◆ **Goal of the exercise**:
Starting at the line containing "Among the options" and ending at the last of the entries, give those lines again with their requests, multiplying every number in the answers (the point coordinates and the distance) by 0.3. Round each product to as many decimal places as the original number had, with halves rounded up.

Dataset entries:
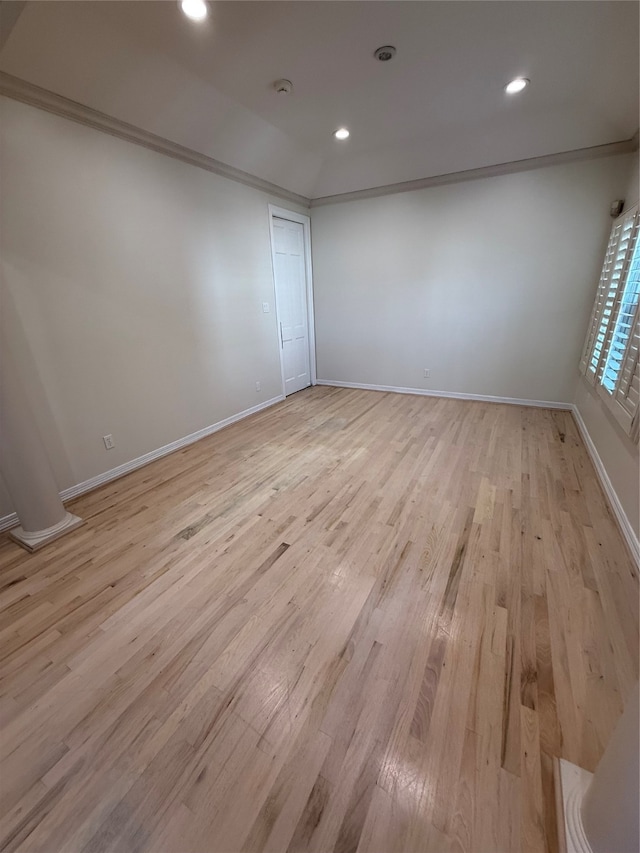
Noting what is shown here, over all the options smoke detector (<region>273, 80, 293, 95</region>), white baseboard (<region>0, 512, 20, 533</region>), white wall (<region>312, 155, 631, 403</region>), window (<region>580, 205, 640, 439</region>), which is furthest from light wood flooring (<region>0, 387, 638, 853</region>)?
smoke detector (<region>273, 80, 293, 95</region>)

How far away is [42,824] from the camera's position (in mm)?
949

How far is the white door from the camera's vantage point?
436 centimetres

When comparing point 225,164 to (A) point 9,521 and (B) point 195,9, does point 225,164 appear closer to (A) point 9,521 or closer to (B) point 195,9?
(B) point 195,9

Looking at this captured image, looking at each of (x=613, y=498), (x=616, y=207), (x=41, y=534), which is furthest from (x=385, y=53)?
(x=41, y=534)

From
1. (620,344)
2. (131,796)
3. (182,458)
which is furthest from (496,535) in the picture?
(182,458)

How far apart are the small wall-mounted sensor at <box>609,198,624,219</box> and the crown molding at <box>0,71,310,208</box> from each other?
12.0ft

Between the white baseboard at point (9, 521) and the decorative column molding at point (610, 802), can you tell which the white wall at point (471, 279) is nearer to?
the decorative column molding at point (610, 802)

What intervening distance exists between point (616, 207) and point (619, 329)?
166 centimetres

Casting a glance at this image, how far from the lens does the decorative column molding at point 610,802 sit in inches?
26.4

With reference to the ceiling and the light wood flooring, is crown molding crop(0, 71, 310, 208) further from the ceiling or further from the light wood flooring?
the light wood flooring

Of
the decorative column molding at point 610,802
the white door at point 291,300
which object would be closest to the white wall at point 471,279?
the white door at point 291,300

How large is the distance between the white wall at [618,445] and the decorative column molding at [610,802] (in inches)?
58.8

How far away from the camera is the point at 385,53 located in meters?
2.09

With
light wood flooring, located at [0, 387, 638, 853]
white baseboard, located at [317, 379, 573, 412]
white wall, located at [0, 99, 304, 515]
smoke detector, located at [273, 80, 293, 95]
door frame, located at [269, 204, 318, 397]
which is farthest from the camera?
door frame, located at [269, 204, 318, 397]
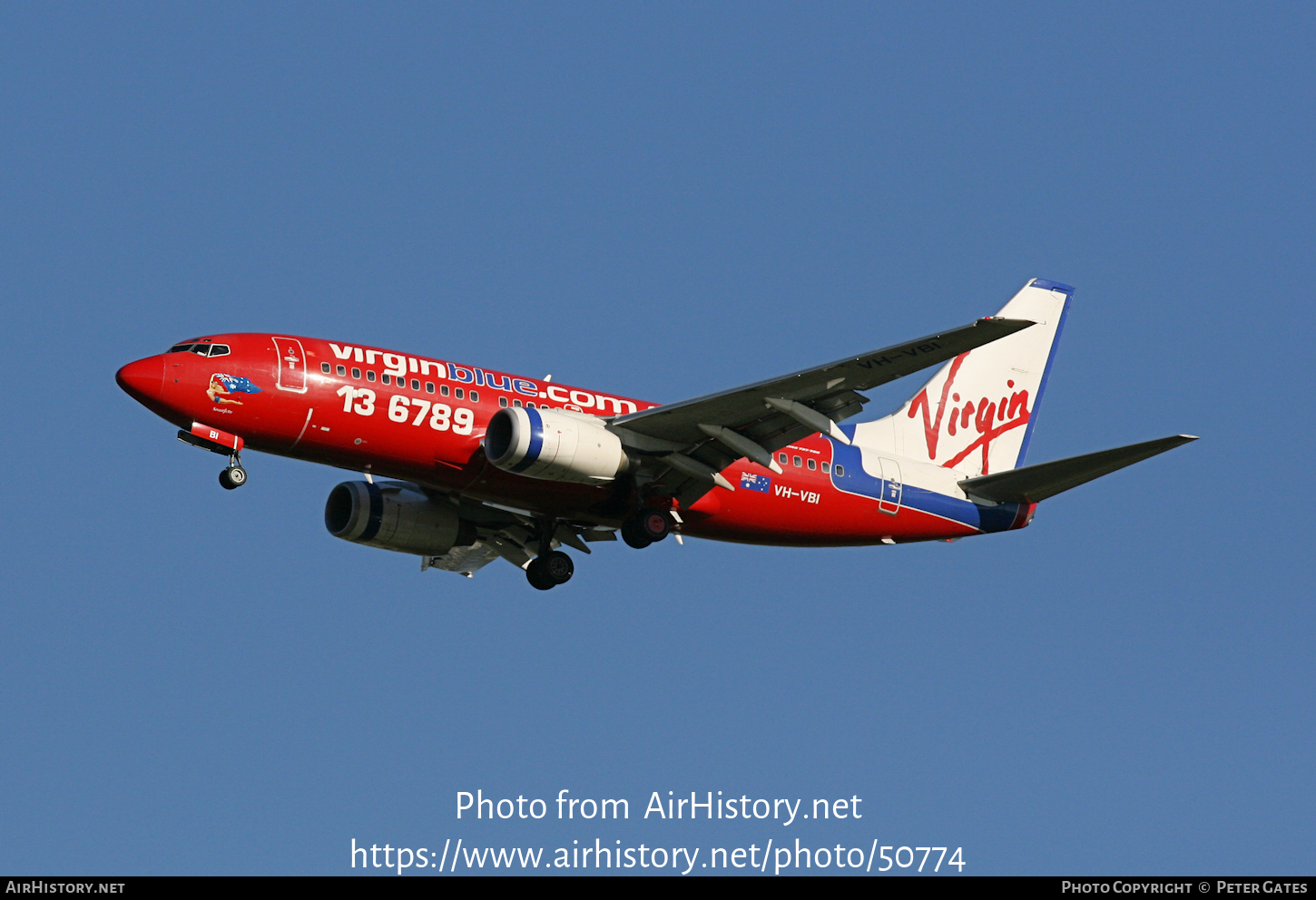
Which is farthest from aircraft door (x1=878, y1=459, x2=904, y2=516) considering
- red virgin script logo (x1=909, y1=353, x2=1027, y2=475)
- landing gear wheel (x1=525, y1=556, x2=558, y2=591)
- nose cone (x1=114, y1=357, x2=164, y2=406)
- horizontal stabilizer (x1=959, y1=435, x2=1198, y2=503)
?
nose cone (x1=114, y1=357, x2=164, y2=406)

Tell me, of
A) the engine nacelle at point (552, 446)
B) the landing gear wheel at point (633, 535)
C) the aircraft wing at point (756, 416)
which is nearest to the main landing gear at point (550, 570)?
the landing gear wheel at point (633, 535)

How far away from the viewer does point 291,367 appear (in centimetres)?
3080

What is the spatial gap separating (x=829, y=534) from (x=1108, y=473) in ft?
21.0

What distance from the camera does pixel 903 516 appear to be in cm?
3647

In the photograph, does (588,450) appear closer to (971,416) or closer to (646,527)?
(646,527)

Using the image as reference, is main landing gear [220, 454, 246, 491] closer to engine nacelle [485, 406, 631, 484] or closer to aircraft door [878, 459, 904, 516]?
engine nacelle [485, 406, 631, 484]

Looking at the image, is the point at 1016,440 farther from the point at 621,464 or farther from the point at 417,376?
the point at 417,376

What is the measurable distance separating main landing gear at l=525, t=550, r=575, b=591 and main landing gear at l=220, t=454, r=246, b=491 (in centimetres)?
776

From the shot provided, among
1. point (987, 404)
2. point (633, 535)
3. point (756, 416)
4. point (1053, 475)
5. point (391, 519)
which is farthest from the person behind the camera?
point (987, 404)

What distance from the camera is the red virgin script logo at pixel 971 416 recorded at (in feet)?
127

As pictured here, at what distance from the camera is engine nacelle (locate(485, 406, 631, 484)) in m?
30.5

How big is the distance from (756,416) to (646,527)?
3.46 metres

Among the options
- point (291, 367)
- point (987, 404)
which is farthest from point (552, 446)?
point (987, 404)

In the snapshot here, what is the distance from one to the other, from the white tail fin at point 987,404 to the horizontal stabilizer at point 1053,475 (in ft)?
5.15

◆ **Correct result**:
Among the options
- point (291, 367)
- point (987, 404)
which is farthest from point (552, 446)?
point (296, 121)

In the snapshot here, what is the distance from one to the other, from the white tail fin at point 987,404 to the horizontal stabilizer at point 1053,475 (in ft)?
1.55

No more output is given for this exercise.